● Problem set:
1. Answer these from the Nexus demo notebook:
(a) Over what kind of data does Nexus identify correlations?
(b) What connection string is passed to the API when the Nexus API is created?
(c) What does the AttackPer column in the asthma table represent?
2. Write the next part of the Nexus demo notebook, starting after its last line.

In [2]:
import os
import dtale
home_dir=os.path.expanduser('~')
os.chdir(f"{home_dir}/nexus_correlation_discovery/")
from demo import nexus_demo

# Nexus Introduction

Correlation analysis is a vital initial step for investigating causation, essential for understanding complex phenomena and making informed choices. While it is hard to establish causality from vast observational data without assumptions and expert knowledge, identifying correlations remains a key strategy to “cast a wide net” and detect potential causal links. Our system Nexus identifies correlations over collections of spatio-temporal tabular data, aiming to identify interesting hypotheses and provide a good starting point for further causal analysis. Nexus focuses on two personas.

**Persona 1: Enrich an Existing Dataset.** A researcher at a medical school, Bob, has a dataset with asthma attack incidences in hospitals across various zip codes in Chicago. Bob's research goal is to explore what factors could potentially affect asthma attacks. Thus, he wants to start by finding variables that are correlated with asthma attacks. Persona 1 is someone who has an initial dataset and seeks to enrich such a dataset with additional variables relevant to the analysis.

**Persona 2: Data-Driven Hypothesis Generation.** Amy, a social scientist in Chicago, is seeking to discover intriguing phenomena within the city for her research. To avoid limiting her analysis to existing knowledge, she employs a data-driven strategy. Recognizing that Chicago Open Data has a wealth of datasets on diverse societal aspects such as education, business, and crime, Amy wants to identify interesting correlations automatically to generate new hypotheses. Persona 2 has a large repository of tabular data and wants to automatically identify interesting correlations to formulate new hypotheses for further causal analysis.

In this demonstration, we will illustrate how Nexus assists Persona 1 and 2 with the analysis of real-world datasets.

## Install Nexus

Let's first install Nexus!

In [None]:
nexus_demo.install_nexus()

## Create Nexus API

In [None]:
from nexus.nexus_api import API
conn_str = f'data/quickstart.db'
nexus_api = API(conn_str)

# Persona 1: Enrich the asthma dataset with additional variables

Bob, a researcher from a medical school, has a dataset with asthma attack incidences in hospitals across various zip codes in Chicago.

| Zip5\*   | enc_asthma\*\* | encAsthmaExac\*\*\* | AttackPer\*\*\*\*  |
|--------|------------|---------------|-----------|
| 60604.0| 10.0       | 1.0           | 0.1       |
| 60605.0| 47.0       | 7.0           | 0.15      |
| 60606.0| 33.0       | 13.0          | 0.39      |
| 60607.0| 12.0       | 3.0           | 0.25      |
| ...| ...       | ...          | ...      |

\* zipcode

\*\* Count of asthma visits 2009-2019, denominator.

\*\*\* Count of visits for asthma attacks (a.k.a., exacerbations) 2009-2019, numerator.

\*\*\*\* Asthma attacks as a percentage of all asthma visits.

● The data:
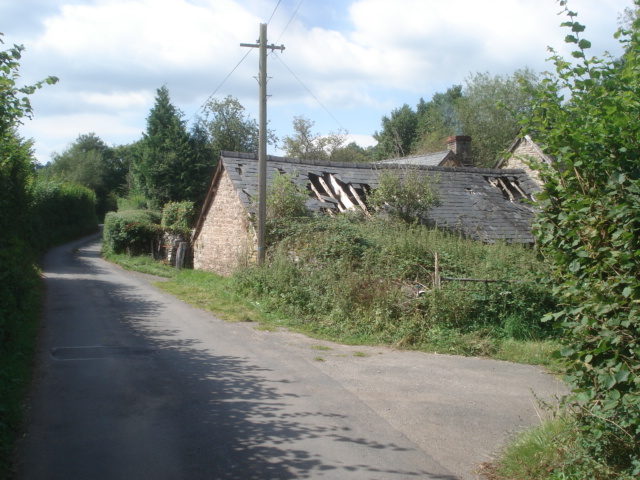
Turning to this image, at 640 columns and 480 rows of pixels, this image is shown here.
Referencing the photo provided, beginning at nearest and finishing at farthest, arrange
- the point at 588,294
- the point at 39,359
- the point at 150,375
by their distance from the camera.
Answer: the point at 588,294 → the point at 150,375 → the point at 39,359

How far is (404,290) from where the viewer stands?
38.6 feet

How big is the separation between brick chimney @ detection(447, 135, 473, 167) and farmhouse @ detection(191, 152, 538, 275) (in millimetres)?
8358

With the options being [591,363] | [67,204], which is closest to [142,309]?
[591,363]

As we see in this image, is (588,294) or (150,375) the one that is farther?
(150,375)

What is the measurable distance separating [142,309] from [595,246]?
1182cm

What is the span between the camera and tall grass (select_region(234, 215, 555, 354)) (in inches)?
434

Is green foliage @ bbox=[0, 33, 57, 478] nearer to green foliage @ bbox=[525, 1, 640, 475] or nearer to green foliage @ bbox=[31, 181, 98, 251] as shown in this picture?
green foliage @ bbox=[525, 1, 640, 475]

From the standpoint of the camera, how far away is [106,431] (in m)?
5.83

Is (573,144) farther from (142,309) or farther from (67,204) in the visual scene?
(67,204)

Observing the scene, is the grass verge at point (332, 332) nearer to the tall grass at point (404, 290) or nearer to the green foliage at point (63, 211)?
the tall grass at point (404, 290)

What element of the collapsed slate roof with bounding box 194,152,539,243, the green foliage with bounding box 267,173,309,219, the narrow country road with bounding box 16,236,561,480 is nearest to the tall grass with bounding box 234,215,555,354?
the narrow country road with bounding box 16,236,561,480

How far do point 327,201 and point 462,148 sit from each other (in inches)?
623

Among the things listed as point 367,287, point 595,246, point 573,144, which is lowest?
point 367,287

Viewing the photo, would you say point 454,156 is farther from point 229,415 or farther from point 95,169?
point 95,169
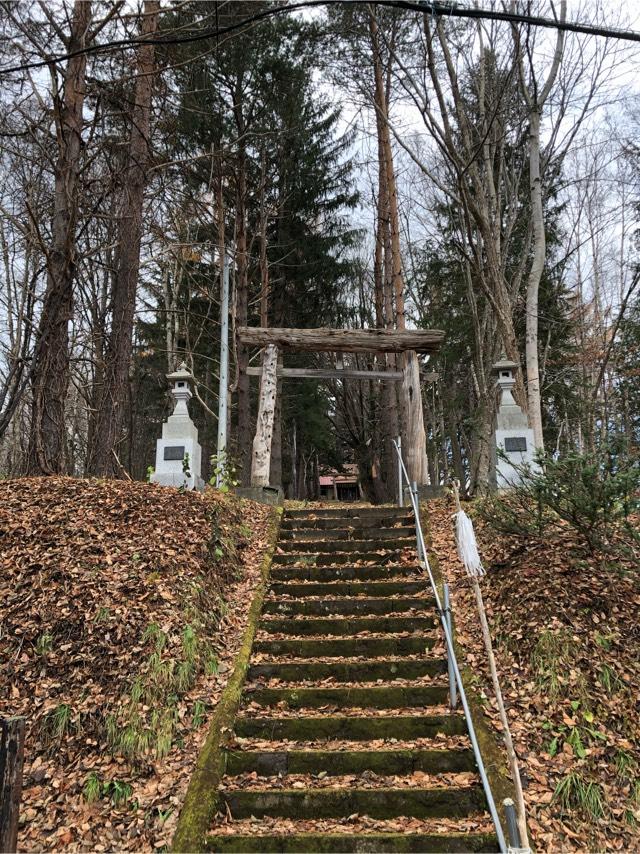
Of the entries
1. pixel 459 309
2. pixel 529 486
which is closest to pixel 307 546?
pixel 529 486

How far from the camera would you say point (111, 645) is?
16.0ft

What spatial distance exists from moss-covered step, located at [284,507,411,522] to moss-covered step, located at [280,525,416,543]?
17.2 inches

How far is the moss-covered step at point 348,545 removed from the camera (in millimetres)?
7477

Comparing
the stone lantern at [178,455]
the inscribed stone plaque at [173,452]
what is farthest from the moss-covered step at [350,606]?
the inscribed stone plaque at [173,452]

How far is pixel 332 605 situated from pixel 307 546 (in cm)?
152

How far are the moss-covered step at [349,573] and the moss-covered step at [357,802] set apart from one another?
3016 mm

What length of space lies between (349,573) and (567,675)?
2.77 metres

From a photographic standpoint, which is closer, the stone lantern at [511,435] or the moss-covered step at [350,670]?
the moss-covered step at [350,670]

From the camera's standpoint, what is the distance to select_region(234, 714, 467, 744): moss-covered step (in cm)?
442

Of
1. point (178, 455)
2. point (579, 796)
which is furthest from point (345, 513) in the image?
point (579, 796)

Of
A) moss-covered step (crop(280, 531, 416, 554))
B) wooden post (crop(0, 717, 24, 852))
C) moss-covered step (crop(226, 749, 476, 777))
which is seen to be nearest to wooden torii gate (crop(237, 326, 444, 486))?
moss-covered step (crop(280, 531, 416, 554))

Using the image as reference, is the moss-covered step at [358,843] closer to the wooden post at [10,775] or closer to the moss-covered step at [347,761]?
the moss-covered step at [347,761]

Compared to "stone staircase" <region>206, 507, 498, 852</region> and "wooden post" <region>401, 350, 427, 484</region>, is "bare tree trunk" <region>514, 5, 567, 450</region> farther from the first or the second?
"stone staircase" <region>206, 507, 498, 852</region>

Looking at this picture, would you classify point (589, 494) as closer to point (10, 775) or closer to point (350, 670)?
point (350, 670)
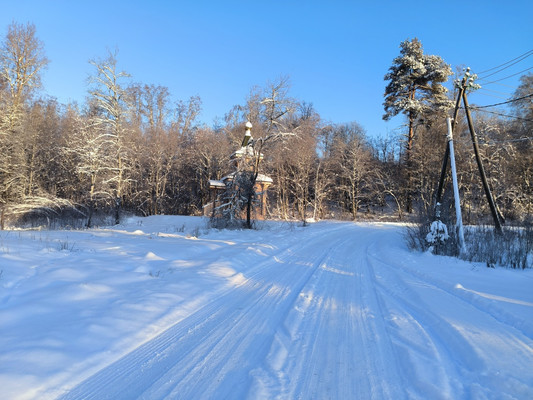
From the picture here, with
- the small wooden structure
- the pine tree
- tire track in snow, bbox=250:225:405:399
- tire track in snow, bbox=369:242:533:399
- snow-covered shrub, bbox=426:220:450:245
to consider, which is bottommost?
tire track in snow, bbox=250:225:405:399

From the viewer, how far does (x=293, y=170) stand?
3853cm

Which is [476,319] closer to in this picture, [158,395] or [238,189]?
[158,395]

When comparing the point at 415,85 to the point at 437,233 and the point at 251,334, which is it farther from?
the point at 251,334

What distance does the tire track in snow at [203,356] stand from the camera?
2.45 metres

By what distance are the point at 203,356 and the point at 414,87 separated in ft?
126

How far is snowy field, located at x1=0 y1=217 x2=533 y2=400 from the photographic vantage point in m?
2.48

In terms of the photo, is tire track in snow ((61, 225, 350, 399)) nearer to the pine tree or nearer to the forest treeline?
the forest treeline

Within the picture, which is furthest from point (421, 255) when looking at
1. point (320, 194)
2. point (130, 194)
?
point (130, 194)

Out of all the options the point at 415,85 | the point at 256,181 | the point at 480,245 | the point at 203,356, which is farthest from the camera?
the point at 415,85

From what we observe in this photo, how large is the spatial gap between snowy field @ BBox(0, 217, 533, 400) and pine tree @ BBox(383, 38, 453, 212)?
30015mm

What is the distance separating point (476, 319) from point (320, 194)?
98.8ft

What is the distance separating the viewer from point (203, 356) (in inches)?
118

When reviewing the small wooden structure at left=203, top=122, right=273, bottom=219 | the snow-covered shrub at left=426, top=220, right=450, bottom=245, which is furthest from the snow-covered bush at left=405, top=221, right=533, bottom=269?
the small wooden structure at left=203, top=122, right=273, bottom=219

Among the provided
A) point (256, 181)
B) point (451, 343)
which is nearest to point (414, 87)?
point (256, 181)
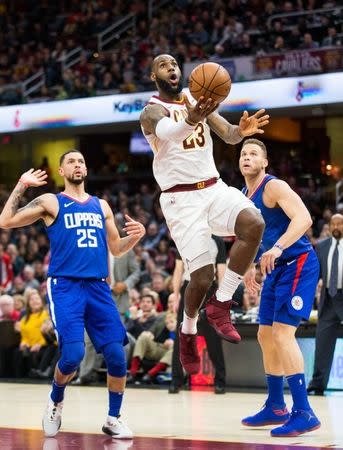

● Answers for the exercise:
1.
(a) Collections of spatio-temporal tabular data.
(b) data/quickstart.db
(c) Asthma attacks as a percentage of all asthma visits.

2.
Bob is searching for variables correlated with asthma attacks from external data sources. He finds that [Chicago Open Data](https://data.cityofchicago.org/) has a wealth of datasets on diverse societal aspects such as education, business, and crime in Chicago. He believes there are some variables in Chicago Open Data that are useful for his research. Thus, he adds Chicago Open Data as a data source in Nexus.

## Browse Data Assets

Now, Chicago Open Data has been added to Nexus and Bob can use Nexus to browse the data catalog. Note this data catalog contains both the original dataset and their aggregated version.

For example, table `ijzp-q8t2` is Crimes - 2001 to Present. This table originally has geo-coordinate granularity. To combine it with the asthma dataset having zipcode granularity, Nexus automatically resolves the granularity inconsistency and creates table `ijzp-q8t2_location_6` that aggregates ijzp-q8t2 to the zipcode granularity using the `location` attribute.

In [None]:
catalog = nexus_api.get_catalog()
dtale.show(catalog)

You can use Nexus to look at a dataset in the catalog given the dataset id.

In [None]:
dataset_id = '4u6w-irs9_location_6'
df = nexus_api.get_agg_dataset(dataset_id)
dtale.show(df)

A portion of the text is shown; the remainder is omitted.